Finally, at the top, there are many lightweight front-end, user-facing applications. Due to the nature of the performed tasks, these are the new breed of assisted decision-making products. They generally provide some kind of data curation/matching, a directory/index of participating users and a user interface for humans and/or other machines (APIs).

These applications can resemble today’s platform in terms of user experience for low value and/or complexity products and situations (say matching customers with local restaurants), but they will be built using the open architecture so that users can opt-out of using selected services in a platform bundle and decide to build their own client apps instead (say someone with very specific dietary requirements and schedule can design an app that picks the best restaurant offers just for them).

On the enterprise end of the spectrum, most of the activities happen in-house, but enterprises have a secure, trusted and, at the same time, open environment to efficiently interact with each other and a large volume of smaller businesses.

Unbundled value stack and adoption

 

The business playbook is also transformed. Rather than a monopolistic operator offering a one size fits all bundle, the new ecosystem has many specialized players that can co-exist offering different parts of the value stack.

On the top of the stack, the front-end, end user-focused assisted decision-making applications will be offered as SaaS or developed (partially) in-house. There is also a new category of services that charge some sort of success fees/commissions. This is possible thanks to the data consensus established in the ecosystem, so there is verified billing data available. In the middle layer, we can find B2B, back-end products used by the front-end solutions in the top layer. These are monetized through both subscription and transaction fees. Finally, at the bottom layer, there are network fees collected by the blockchain networks. In order to facilitate adaptations these fees are collected in both national, fiat currencies ($, €, £, …) and native tokens of the networks (similar to gas fees on the Ethereum blockchain, for example).

Users have always been and will be attracted by the value prop of the product they are using, not the technology or features. Therefore, bootstrapping these ecosystems should happen from the top of the value stack in order to be most successful. Companies can offer B2B marketplaces with the added benefits of the unbundled stack to end users and then can offer middle and bottom layer solutions to other ecosystem participants — followers building their own assisted decision-making products.

Implications

The future of platforms

 

From the technology perspective, unbundled platforms with robust data sharing and management solutions will greatly accelerate the adoption and deployment of AI/ML, which then can be present everywhere. It will be a fundamental architecture premise, not a feature. Just like the Internet. There will be no “AI” button in a product — the entire product will be designed with AI architecture in mind. Consequently, every company will be an “AI company”, just like every company is an “Internet company”. Therefore, companies will need development platforms, environments, toolkits, SDKs and widgets to develop their own AI solutions.

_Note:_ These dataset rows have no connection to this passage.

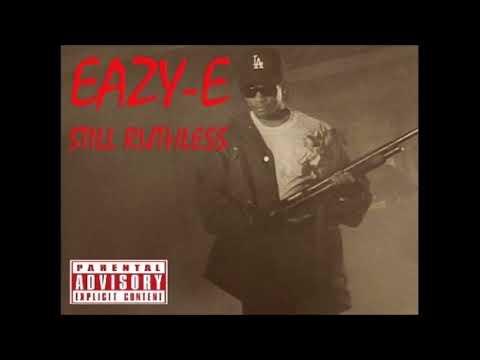 EAZY-E - Still Ruthless (Full Album)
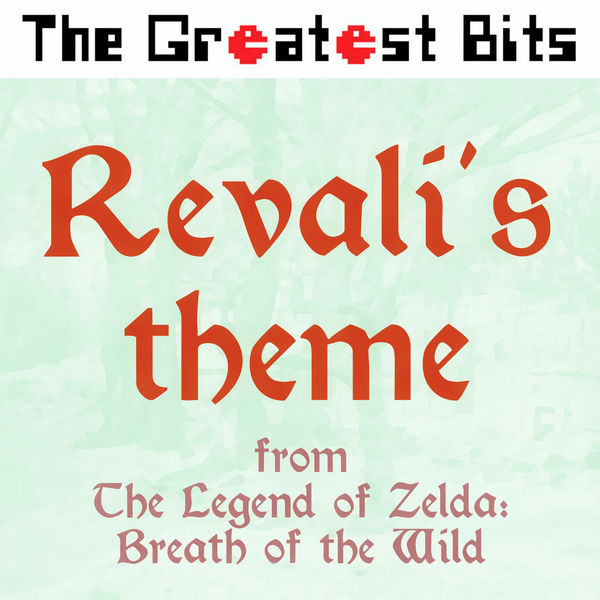 """The Greatest Bits - Revali's Theme (from """"The Legend of Zelda: Breath of the Wild"""")"""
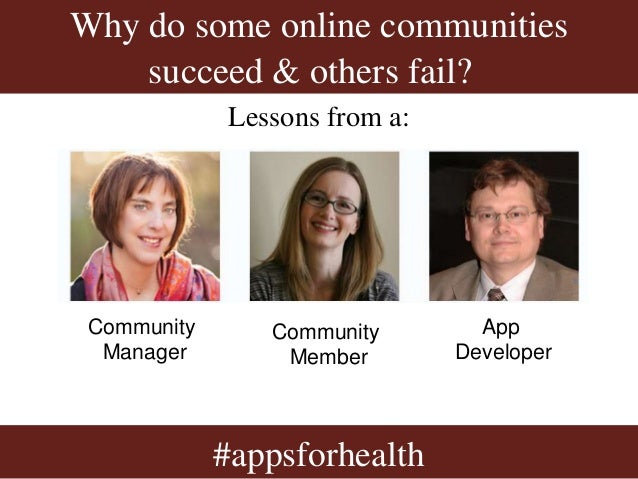 Why do some online communitiessucceed & others fail??#appsforhealthLessons from a:CommunityManagerCommunityMemberAppDevelo...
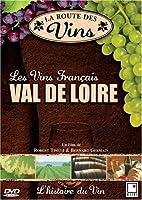 La Route des Vins - Val de Loire (FRENCH VERSION)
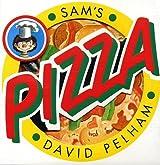 Sam's Pizza by David Pelham (1996-10-01)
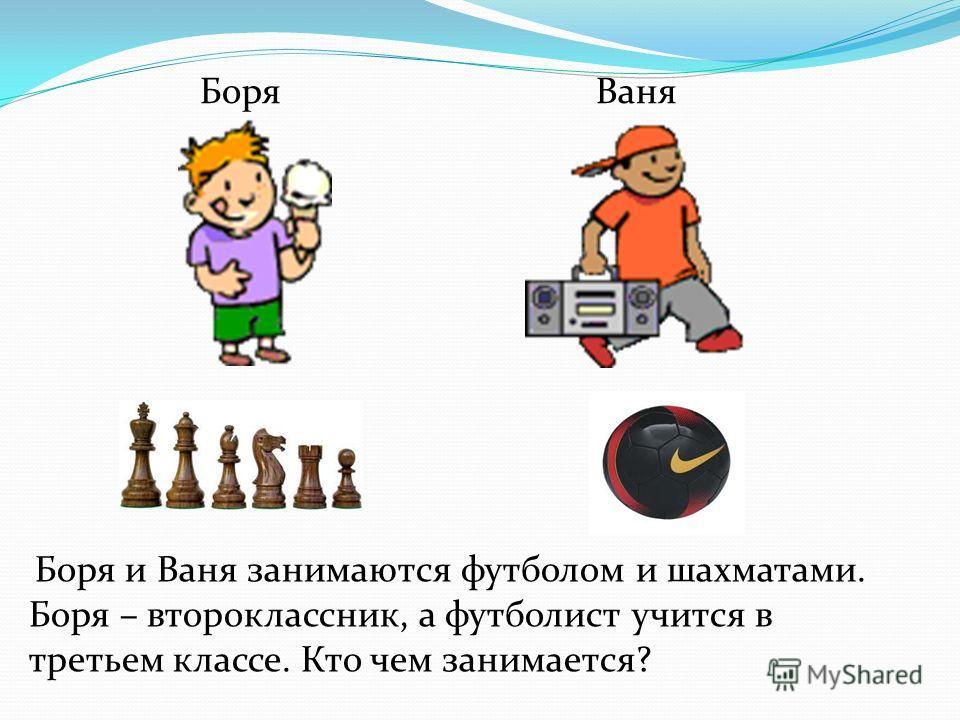 Боря и Ваня занимаются футболом и шахматами. Боря – второклассник, а футболист учится в третьем классе. Кто чем занимается? БоряВаня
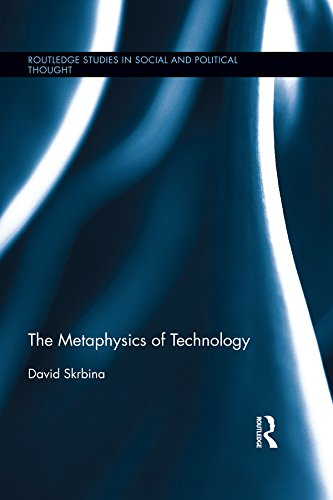 The Metaphysics of Technology (Routledge Studies in Social and Political Thought) by David Skrbina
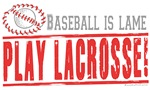 Baseball is Lame, LAX Gear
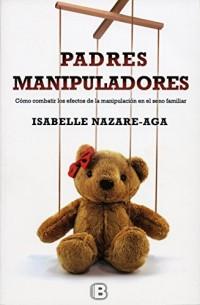 Padres manipuladores/Manipulating Parents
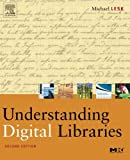 Understanding Digital Libraries, Second Edition (The Morgan Kaufmann Series in Multimedia Information and Systems)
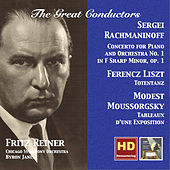 The Great Conductors: Fritz Reiner Conducts Rachmaninoff, Liszt & Moussorgsky (Remastered 2015) by Various Artists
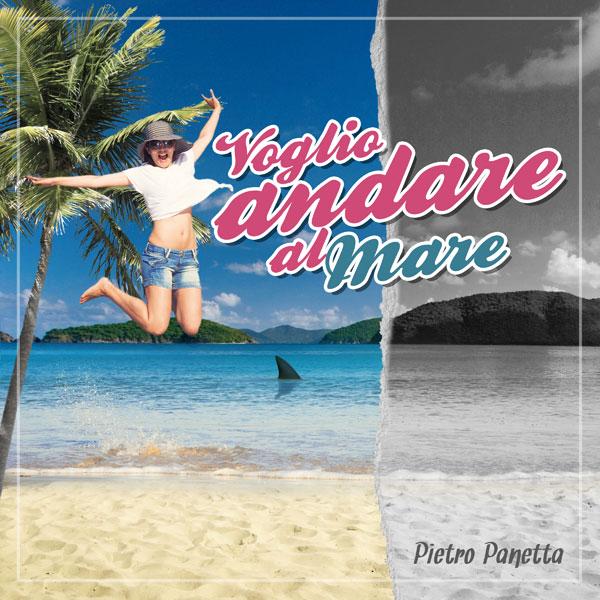 Pietro Panetta - Voglio Andare al Mare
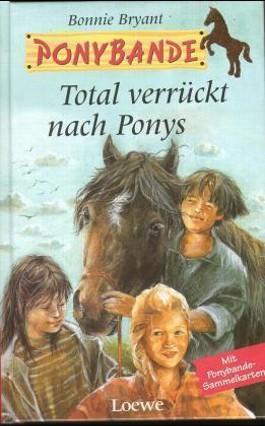 Total verrückt nach Ponys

From the user experience perspective, unbundled platforms enable users (both individuals and companies) to run their own AI/ML modules having access to their own private information and data shared by third parties.

Fundamental changes will happen to the way we do business in general. First, reputation and relevance will become more important than marketing and advertising, as they become very important features in every AI/ML recommendation/matching products. Second, transaction costs will be drastically reduced in the entire economy. These include direct costs of interacting and conducting transactions, thanks to automation but also indirect costs and risks associated with a lack of data for making the best decisions. This means, for example, that bespoke B2B financial products can be offered at a cost of commodity products.

To close the discussion, here’s a practical recommendation, as in “what does this mean for my business”: We’ve agreed that AI will take over many business decisions, and most of the B2B discovery in the future (i.e. private fundraising, B2B sales intelligence, supply chain and talent discovery) is going to be automated, and one of the factors of success for future business will be the reputation that ranks you higher in the discovery process. So the big moonshot would be to build a universal automated business discovery platform, where each business maintains an identity around which they build such a reputation, but ultimately use for all transacting with other businesses. Which BTW, means creating a more efficient, global business environment that facilities innovation and provides unbiased access to opportunities for everyone. We are looking with excitement at such a future.

 

Michal Bacia photo

 

 

 

Michal Bacia

I’m the Chief Operating Officer at Kando. You can connect with me on Twitter and LinkedIn.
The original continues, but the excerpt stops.